Kermit the Frog has it easy being green, trust me. If he were a conservative on a college campus, he would know the true meaning of having a hard time.
We live in a country where a clear majority just voted for one of the most reviled Republicans in American history, and we attend a university with a longstanding and prized reputation for free and open discourse, where people pride themselves on staying in touch with the real world. Oftentimes, however, the real world seems to take a break when political discourse finds its way onto this campus, and especially in this paper.
Some recent examples: Ashley White-Stern’s assertion in a discussion of campus attitudes toward the Hyde Park community that our “colonial status is ensured by the distrust between temporary settlers”—that’s us, the students—”as a precious set of imported individuals, and the native ‘other’ the dark peoples, savage and unknown”—often called community members. This article drew many negative responses from those who have performed community service in the community, including me (“University Benevolence Does Not Compensate for Lasting Inequality,” 11/22/04). But I guess that to White-Stern, we’re merely condescending imperialists. And God help you if you’re a Bush supporter seeking a fair reflection of your views in the Maroon. From Joel Lanceta’s hand-wringing after Election Day (“Liberals Must Move On and Forward,” 11/5/04) to the recent lead story, “Groups Band Together to Counter Inauguration,” (1/21/05) you get the impression that reasoned, fair analysis that accepts contrary views as legitimate and worthy of more than abject dismissal is a dead art on campus.As an advocate of a race-blind society, I’m not a big fan of affirmative action programs, but maybe it’s time for the Maroon and the University in general to launch one in pursuit of a semblance of ideological balance. A recent national poll of 1,000 professors found them seven times more likely to be Democrats than Republicans. Here is a fresh area for the Provost’s Initiative on Minority Issues (PIMI) to focus on—recruiting more conservative faculty. The problem is that conservatives on campus often don’t feel as though their ideas will be accepted in serious discussions.

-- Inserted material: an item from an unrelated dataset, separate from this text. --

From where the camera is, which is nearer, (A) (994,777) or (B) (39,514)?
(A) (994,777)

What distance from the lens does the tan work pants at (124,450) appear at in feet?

The uniformity of political thought and expression on college campuses has been drawing a lot of attention lately. David Horowitz has gotten an “Academic Bill of Rights” introduced into the Colorado legislature. Liberals dismiss the data, somehow implying that it means that conservatives aren’t as smart. Bruce Bartlett in the National Review writes that, “The truth is that it is very, very hard to get a tenured faculty position at a university. And the hiring process is unlike anything in a private business. In most cases, one needs a unanimous vote of the professors in one’s department to get tenure. This puts a high priority on intangibles like collegiality, which often translates into sharing the same politics and ideology.” It is disturbing to me that this has not been discussed in the PIMI. It seems to me that this is exactly the type of thing that should be promoted: having people of different backgrounds to bring different ideas to the table. Perhaps Provost Richard Saller should take that into consideration when PIMI next convenes.
But here at the U of C, we don’t need that kind of heavy-handed policing. We don’t need that sort of political correctness. This is one of the world’s best universities, with a deep commitment to truly open intellectual discourse. However, the pages of this paper have often raised the question of whether or not we actually are that forum. Work needs to be done.